The year began with a harmonious glow at the inauguration of the first black president, as America marked a stunning victory over its racial demons.
“That lasted about a day,” President Barack Obama said two months later. He attributed that to the economic calamity threatening all Americans, but his statement also applied to the notion that all our racial problems had been solved.
The dynamics of race were transformed in 2009 because the most powerful person on Earth was no longer white. But despite that potent symbol – and sometimes because of it – race remained a volatile and often divisive subject.
“It felt like an evolution to me, something that created a paradigm shift,” says Dr. Joy DeGruy, a black author and speaker who focuses on racial healing. “We moved a quantum leap forward.”
Conservative radio host Mike Gallagher calls the change “profound’’ and says there were fewer racial controversies last year than in almost any other during his 30-plus years of radio.

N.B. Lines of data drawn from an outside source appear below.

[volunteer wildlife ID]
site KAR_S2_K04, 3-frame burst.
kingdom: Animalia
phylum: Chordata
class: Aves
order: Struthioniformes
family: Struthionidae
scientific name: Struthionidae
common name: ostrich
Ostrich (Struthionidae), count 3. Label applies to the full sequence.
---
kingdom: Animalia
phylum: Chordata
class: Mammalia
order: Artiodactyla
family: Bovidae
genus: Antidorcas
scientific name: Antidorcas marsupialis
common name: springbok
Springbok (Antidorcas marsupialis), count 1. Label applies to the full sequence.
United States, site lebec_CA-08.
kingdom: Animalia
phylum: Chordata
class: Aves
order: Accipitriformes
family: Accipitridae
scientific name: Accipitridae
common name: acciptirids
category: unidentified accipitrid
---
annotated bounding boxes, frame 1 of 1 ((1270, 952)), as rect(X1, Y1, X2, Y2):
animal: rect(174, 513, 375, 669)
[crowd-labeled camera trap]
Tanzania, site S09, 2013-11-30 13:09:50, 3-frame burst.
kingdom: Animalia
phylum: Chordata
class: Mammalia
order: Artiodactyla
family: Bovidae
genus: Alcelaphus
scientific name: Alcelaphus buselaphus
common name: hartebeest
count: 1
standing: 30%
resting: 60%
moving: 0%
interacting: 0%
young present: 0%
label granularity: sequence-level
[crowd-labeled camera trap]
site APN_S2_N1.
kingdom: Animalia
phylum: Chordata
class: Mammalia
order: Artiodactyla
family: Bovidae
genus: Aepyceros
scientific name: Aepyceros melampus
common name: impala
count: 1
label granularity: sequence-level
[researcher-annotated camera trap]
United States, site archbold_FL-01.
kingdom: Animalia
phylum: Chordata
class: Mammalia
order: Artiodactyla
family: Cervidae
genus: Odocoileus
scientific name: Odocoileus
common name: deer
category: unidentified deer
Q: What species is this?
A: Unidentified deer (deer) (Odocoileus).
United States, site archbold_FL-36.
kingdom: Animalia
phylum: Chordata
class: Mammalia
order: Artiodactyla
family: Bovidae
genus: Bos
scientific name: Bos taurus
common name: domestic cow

“I get the sense from my audience collectively that there is a sigh of relief, that we’ve made progress this year,” says Gallagher, who is white. “Because I truly believe that good people don’t want to be mired in racial conflict.”
One sign of that progress was Elwin Wilson. Inspired by reaction to the inauguration, he sought out U.S. Rep. John Lewis. They had last met in 1961, when Wilson and other white racists brutally beat Lewis during a Freedom Ride civil rights protest in South Carolina.
Wilson apologized, and Lewis accepted.
“I think it will lead to a great deal of healing,” the black congressman said.
The year held many milestones. George Lopez became the first Latino host of a late-night TV show. Ursula Burns became the first black woman to lead a Fortune 500 company, Xerox. The Indian model Padma Lakshmi starred in commercials for shampoo and hamburgers.
More than 2 million people clicked on a humorous but perceptive YouTube ad for Red House Furniture in High Point, N.C., “where white people and black people buy furniture.”
There were signs that the elusive American “conversation on race” gained a foothold last year.
Jen Wang, co-founder of the race and culture blog Disgrasian, said she used to be discouraged by the reluctance to discuss race.
“Something shifted the day that Obama took office,” she says. “There’s something in the conversation that tells me readers feel like if we discuss it, there’s a chance that there will be some change or progress, or at least you will be heard.”
But there was pain amid the progress.
The disorderly conduct arrest of black scholar Henry Louis Gates Jr. by a white officer after he forced open the jammed front door of his home seemed like a throwback to an earlier, divided era.
The issue was inflamed when Obama slipped from his race-neutral stance and said that police who arrested Gates had “acted stupidly.” Obama’s poll numbers among whites plunged; he then invited the cop and the professor to meet at the White House.